Finance and operations teams deal with an enormous amount of data reconciliation. Pulling reports, comparing figures across systems, flagging anomalies, updating records. Much of that work is repetitive and rules-based, which makes it a strong candidate for an MCP-connected agent that can move through those systems autonomously and surface only the decisions that actually require human judgment.
For developers, MCP is already changing the experience of working with AI coding tools. Instead of copying and pasting code into a chat window, an AI like Claude Code can directly read your files, understand your project structure, run tests, check for errors, and make changes — all within your actual development environment. The difference in productivity is significant.
Healthcare, legal, logistics, e-commerce, HR — every one of these industries has workflows built on moving information between systems. MCP makes those workflows accessible to AI in a way that was not practical before.
Why the Timing Matters
There is a window right now where the businesses and developers who understand MCP and start building with it will have a meaningful advantage over those who are still treating AI as a chat interface.
The protocol is open. Anthropic published it publicly, and the ecosystem of MCP servers — pre-built connectors for common tools and platforms — is growing quickly. Getting started does not require building everything from scratch.
But more importantly, the businesses that move early will be the ones who figure out where AI-powered operations actually create leverage for their specific context. That kind of institutional knowledge compounds over time. The companies that are still experimenting with AI chat in two years will be competing against organizations that have had AI operating inside their systems for eighteen months.
The biggest opportunity in AI right now is not the models themselves. It is the infrastructure that lets those models actually do things.

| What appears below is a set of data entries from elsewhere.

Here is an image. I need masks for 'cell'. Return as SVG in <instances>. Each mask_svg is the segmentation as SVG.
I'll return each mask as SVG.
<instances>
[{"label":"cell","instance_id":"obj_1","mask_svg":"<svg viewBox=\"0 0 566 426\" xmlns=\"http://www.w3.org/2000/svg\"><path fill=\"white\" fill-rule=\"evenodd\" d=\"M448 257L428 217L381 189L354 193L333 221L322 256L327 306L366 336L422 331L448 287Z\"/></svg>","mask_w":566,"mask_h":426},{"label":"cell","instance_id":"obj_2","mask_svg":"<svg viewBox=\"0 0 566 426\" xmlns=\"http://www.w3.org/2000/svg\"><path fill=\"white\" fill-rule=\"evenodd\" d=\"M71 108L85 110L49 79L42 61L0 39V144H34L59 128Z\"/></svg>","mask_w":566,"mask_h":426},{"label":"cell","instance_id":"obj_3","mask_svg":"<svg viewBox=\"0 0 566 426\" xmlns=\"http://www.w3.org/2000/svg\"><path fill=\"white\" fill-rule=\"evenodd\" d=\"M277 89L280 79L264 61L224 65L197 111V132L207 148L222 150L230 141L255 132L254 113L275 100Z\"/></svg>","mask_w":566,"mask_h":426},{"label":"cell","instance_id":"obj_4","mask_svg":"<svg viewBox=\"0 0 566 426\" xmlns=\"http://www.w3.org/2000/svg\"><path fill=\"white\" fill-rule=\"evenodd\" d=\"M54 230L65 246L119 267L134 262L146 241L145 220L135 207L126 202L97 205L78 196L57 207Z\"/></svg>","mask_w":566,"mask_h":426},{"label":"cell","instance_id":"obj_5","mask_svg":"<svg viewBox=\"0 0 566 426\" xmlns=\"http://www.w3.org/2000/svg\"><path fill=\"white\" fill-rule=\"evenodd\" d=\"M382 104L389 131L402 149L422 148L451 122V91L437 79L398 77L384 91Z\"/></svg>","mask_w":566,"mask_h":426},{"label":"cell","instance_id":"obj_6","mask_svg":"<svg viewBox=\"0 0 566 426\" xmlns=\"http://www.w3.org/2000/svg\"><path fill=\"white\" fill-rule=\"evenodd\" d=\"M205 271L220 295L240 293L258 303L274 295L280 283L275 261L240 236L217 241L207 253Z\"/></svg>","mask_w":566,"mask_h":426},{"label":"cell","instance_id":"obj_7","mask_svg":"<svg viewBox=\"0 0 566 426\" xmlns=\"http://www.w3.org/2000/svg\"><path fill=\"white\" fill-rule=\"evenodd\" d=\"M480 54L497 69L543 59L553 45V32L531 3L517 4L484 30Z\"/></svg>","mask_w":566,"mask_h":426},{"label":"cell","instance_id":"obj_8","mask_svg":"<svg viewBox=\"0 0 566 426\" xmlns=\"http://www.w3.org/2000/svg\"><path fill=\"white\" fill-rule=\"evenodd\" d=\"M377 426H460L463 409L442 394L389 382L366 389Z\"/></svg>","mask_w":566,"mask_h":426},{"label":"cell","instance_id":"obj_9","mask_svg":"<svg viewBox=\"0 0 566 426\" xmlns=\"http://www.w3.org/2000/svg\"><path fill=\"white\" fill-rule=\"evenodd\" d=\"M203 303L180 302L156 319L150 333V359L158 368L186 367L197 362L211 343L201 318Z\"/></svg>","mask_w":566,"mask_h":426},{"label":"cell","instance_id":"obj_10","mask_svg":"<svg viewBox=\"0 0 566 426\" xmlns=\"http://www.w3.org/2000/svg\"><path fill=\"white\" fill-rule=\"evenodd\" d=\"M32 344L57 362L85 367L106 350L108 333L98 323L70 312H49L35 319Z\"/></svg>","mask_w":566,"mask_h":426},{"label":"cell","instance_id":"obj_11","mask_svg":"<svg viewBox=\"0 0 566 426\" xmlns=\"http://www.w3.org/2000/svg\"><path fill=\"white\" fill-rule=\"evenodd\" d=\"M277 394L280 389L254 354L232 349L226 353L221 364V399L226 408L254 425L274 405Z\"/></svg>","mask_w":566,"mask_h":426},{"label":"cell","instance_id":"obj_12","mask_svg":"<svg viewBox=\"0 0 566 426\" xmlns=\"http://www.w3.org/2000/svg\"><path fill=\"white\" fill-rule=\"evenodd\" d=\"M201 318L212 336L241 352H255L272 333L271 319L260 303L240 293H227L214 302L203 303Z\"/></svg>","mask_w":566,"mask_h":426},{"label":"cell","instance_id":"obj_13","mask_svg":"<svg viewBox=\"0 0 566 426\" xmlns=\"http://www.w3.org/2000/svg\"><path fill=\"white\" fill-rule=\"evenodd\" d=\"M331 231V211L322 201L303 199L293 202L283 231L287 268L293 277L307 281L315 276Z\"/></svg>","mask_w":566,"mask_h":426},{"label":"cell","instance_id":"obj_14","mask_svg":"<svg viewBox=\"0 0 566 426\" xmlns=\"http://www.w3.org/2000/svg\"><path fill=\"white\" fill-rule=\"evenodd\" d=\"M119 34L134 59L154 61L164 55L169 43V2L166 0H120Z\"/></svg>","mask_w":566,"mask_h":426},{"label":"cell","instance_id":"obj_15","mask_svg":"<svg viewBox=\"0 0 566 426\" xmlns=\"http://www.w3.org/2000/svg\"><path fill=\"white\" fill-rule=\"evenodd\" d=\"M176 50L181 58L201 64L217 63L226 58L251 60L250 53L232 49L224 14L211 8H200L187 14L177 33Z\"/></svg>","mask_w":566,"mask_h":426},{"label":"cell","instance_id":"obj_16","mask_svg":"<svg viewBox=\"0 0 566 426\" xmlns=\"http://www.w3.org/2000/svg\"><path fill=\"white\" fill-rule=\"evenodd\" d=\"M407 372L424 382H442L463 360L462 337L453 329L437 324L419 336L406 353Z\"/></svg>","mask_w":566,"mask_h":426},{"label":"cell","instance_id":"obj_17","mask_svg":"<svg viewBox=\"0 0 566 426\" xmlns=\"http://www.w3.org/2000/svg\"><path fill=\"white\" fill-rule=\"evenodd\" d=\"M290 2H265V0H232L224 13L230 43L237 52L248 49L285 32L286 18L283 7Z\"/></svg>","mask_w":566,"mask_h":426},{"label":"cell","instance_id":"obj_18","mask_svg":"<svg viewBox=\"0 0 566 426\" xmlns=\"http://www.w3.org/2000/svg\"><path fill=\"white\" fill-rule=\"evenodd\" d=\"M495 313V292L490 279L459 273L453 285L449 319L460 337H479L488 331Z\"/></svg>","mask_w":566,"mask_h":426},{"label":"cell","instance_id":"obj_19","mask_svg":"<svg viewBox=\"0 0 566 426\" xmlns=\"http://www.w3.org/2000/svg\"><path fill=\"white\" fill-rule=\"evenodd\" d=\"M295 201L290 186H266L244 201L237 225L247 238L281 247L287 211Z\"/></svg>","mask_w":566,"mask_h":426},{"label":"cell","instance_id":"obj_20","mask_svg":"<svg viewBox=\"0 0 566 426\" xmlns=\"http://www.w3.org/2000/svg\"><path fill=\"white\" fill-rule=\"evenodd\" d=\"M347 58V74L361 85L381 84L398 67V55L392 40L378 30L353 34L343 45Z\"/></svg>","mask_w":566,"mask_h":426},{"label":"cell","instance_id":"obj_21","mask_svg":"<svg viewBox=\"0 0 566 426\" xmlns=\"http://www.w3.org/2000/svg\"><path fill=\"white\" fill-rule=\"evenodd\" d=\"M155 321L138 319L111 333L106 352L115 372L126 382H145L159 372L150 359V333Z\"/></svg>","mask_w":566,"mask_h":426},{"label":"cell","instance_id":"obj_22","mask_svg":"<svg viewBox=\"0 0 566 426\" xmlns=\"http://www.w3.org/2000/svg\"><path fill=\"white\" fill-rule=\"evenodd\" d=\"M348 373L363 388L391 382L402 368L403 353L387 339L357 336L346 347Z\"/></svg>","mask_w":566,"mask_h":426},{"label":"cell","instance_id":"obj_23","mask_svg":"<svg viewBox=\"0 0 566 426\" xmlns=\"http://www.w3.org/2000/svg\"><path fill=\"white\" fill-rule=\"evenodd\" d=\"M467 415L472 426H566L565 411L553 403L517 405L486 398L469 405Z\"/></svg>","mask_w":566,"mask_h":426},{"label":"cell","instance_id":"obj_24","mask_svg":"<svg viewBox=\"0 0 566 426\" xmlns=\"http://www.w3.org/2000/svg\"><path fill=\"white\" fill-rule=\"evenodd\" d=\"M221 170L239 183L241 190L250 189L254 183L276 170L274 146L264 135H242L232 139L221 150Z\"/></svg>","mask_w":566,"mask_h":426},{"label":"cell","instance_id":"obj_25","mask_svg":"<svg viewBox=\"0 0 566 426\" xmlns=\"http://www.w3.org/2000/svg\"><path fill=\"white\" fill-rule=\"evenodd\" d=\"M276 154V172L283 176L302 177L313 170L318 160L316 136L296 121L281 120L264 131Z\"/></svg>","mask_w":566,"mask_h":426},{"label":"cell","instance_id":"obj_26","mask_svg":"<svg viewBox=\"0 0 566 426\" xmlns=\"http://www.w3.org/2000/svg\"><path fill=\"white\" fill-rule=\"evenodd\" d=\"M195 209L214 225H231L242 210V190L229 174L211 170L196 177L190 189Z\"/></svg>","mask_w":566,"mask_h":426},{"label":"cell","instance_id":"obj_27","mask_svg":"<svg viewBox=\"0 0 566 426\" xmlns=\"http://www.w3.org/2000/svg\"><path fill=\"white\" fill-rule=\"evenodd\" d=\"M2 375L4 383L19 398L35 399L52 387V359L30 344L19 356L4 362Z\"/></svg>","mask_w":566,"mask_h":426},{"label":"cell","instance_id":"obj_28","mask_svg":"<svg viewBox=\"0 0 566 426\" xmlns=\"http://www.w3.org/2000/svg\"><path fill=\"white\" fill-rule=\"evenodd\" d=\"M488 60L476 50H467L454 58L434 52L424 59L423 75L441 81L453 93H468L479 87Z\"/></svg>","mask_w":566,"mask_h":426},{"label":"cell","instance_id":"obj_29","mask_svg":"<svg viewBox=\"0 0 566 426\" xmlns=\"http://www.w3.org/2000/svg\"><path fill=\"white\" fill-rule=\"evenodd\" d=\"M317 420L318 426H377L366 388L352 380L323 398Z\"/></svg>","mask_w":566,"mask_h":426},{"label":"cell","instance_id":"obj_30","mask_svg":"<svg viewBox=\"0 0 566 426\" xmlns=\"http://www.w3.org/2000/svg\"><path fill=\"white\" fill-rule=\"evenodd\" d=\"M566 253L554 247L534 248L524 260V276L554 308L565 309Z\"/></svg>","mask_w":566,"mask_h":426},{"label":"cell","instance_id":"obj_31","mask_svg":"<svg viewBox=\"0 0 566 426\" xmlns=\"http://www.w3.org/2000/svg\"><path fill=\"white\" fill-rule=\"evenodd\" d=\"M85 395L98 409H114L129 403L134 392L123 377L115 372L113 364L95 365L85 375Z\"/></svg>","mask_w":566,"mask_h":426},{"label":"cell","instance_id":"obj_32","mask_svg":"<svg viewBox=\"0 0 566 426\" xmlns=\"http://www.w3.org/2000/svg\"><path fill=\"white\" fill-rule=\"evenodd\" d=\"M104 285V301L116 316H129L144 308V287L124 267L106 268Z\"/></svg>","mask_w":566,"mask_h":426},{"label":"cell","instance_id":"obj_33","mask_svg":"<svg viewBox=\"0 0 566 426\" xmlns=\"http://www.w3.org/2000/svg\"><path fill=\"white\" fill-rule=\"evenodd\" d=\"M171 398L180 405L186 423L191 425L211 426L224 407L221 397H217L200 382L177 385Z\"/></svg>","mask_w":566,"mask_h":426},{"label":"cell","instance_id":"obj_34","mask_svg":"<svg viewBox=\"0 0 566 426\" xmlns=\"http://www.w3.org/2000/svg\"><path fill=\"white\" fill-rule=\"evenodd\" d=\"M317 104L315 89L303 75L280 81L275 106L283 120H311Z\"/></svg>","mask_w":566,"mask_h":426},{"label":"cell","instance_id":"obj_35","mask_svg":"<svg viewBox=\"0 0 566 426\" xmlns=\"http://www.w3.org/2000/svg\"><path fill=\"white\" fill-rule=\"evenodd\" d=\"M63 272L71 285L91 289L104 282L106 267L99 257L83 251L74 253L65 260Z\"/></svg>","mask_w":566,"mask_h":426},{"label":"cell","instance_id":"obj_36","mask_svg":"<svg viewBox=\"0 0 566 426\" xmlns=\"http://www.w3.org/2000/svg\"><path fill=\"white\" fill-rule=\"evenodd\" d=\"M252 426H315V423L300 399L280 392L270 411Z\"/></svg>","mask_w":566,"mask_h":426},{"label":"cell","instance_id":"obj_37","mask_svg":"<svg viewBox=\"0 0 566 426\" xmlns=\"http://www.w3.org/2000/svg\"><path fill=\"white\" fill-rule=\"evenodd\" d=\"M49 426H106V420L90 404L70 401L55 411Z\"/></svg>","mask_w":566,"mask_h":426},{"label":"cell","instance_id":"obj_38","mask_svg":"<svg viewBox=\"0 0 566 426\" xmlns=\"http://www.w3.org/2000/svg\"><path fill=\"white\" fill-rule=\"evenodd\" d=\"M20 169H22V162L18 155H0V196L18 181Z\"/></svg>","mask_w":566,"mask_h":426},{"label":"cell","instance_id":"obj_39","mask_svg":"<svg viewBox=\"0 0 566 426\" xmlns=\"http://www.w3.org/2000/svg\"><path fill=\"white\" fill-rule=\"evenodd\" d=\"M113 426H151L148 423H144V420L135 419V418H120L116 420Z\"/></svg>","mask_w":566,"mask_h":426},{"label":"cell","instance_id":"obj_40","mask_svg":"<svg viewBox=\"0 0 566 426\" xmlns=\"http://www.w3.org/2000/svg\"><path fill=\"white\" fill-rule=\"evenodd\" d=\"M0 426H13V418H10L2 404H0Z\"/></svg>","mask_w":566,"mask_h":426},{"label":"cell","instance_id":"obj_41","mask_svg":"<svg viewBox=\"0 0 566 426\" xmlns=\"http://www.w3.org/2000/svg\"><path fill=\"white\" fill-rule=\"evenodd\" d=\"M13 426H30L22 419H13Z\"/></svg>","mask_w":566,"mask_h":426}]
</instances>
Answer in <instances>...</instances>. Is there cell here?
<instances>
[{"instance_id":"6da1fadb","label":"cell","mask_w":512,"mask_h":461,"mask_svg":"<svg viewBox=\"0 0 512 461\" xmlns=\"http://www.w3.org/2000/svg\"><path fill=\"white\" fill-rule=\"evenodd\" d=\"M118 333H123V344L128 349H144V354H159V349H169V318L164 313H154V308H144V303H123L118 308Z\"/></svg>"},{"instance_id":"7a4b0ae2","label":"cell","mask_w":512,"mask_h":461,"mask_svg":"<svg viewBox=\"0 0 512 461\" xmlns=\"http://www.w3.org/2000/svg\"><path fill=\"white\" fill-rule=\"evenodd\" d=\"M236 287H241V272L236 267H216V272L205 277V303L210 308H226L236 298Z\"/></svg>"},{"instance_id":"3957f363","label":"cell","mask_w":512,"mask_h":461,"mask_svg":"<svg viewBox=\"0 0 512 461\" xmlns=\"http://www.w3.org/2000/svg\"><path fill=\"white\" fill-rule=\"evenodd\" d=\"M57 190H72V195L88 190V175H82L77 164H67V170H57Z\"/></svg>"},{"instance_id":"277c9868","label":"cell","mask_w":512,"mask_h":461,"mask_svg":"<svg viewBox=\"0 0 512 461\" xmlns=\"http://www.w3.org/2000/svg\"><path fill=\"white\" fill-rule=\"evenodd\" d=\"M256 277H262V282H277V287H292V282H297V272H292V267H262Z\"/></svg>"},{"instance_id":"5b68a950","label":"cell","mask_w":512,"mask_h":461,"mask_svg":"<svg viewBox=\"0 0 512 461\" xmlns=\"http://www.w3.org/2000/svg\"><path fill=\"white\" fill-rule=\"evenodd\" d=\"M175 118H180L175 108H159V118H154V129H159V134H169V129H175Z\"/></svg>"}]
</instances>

MCP is a significant piece of that infrastructure.
What to Do With This
If you are a founder or operator, the most valuable thing you can do with this information right now is map out the workflows in your business that involve moving data between systems, waiting on approvals, or requiring a person to simply relay information from one place to another.
Those are your candidates.
Then start asking which of those workflows would meaningfully change your business if they happened faster, more consistently, and without requiring human attention for every step.
That is where MCP becomes interesting for you specifically.
The businesses that win with AI over the next few years will not necessarily be the ones with the most sophisticated models. They will be the ones who figured out the most intelligent ways to connect those models to the systems and data that actually run their operations.
MCP is how that connection gets made.